STONEWALLED: MY FIGHT FOR TRUTH AGAINST THE FORCES OF OBSTRUCTION, INTIMIDATION, AND HARASSMENT IN OBAMA’S WASHINGTON
By Sharyl Attkisson
Harper, $27.99, 432 pages
Full disclosure first: I was one of those military analysts regularly seen on network television until a 2008 New York Times expose accused us of succumbing to improper influences by the Rumsfeld Pentagon. Because congressional Democrats howled for our heads, it took three years, four federal investigations and more than $2 million in tax dollars before The Times report was discredited and we were exonerated.
Ironically, we were accused of precisely the same pattern of government-media corruption at the heart of Sharyl Attkisson’s new blockbuster, “Stonewalled.” Her path-breaking CBS News investigative reports uncovered “phony scandals” from Fast and Furious to Benghazi and Obamacare. All were inconvenient truths that the Obama White House constantly stonewalled – hence the title and three of her eight chapters. Those revelations alone compare favorably with Bob Woodward and Carl Bernstein’s “All the President’s Men,” the canonical account of Watergate and the crimes of President Nixon.
With the heart of a lion and a beaver colony’s work ethic, Mrs. Attkisson also possesses the lockjawed determination of a pit bull. She needed that courage in 2012, when a “well-informed acquaintance” with intelligence connections warned that her Benghazi stories were raising eyebrows. “Keep at it. But you’d better watch out.” Her Deep Throat added, “The average American would be shocked at the extent to which this administration is conducting surveillance on private citizens.”
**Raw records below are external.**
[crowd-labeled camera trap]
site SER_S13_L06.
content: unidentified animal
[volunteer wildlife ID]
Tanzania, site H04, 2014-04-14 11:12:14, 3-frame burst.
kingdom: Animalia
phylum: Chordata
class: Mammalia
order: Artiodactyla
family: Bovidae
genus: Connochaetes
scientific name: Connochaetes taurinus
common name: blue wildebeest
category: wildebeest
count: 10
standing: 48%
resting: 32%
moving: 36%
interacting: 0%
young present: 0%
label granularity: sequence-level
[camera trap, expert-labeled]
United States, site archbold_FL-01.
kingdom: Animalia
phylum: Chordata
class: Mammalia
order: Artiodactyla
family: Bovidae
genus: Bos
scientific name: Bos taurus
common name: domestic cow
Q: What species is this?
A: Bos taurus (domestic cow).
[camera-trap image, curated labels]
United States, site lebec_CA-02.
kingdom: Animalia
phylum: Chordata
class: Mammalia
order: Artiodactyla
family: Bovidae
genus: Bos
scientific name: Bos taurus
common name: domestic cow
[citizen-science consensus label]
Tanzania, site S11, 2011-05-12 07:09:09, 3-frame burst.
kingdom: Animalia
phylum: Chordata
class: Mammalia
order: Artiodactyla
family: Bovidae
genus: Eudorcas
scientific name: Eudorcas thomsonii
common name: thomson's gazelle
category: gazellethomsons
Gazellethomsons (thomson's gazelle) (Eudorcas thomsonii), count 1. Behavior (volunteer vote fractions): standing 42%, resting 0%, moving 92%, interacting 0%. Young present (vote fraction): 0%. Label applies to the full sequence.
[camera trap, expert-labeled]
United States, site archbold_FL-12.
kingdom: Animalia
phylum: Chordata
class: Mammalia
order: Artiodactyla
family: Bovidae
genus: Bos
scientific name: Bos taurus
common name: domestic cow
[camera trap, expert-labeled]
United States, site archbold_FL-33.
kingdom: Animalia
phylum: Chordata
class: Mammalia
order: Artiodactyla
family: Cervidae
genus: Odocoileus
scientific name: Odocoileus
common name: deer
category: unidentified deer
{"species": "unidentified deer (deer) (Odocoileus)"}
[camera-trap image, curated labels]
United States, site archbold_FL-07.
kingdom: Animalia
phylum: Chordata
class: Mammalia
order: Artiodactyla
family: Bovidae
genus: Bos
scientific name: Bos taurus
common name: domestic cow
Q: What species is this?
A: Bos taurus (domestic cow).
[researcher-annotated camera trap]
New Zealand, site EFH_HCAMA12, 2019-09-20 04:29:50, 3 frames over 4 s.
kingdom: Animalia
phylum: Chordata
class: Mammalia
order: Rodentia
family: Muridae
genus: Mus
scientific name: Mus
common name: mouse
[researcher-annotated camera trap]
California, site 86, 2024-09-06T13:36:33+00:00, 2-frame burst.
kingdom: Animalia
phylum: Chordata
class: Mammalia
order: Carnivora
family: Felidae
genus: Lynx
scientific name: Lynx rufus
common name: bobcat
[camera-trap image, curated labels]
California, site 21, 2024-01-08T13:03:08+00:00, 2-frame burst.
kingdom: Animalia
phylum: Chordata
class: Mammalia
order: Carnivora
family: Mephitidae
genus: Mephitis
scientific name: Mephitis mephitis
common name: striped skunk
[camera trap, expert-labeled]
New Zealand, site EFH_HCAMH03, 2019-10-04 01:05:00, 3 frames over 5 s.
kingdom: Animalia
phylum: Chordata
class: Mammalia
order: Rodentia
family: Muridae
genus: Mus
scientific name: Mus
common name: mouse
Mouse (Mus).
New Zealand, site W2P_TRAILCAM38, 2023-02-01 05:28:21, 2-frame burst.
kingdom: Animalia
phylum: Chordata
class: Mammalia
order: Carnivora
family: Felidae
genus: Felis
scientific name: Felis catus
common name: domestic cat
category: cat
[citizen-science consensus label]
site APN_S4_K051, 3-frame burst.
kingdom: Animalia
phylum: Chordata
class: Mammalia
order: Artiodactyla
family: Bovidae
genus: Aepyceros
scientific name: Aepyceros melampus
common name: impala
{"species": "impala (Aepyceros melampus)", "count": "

Shortly thereafter, Mrs. Attkisson’s phones and computers began acting strangely. As she prepared to confront Ambassador Thomas Pickering about his Benghazi report, “Suddenly the data in my computer file begins wiping at hyperspeed before my very eyes. Deleted line by line a split second: it’s gone, gone, gone.” While they might have been remaking the movie “Enemy of the State,” an exhaustive forensics analysis of Mrs. Attkisson’s iMac found evidence of classified documents planted deep in her hard drive; systematic intrusions allowing remote control of her personal files; most damning of all, “a backdoor link to an ISP address for a government computer.” It was slam-dunk confirmation of a deliberately planned government penetration, all predictably denied by Eric Holder Jr.’s Justice Department.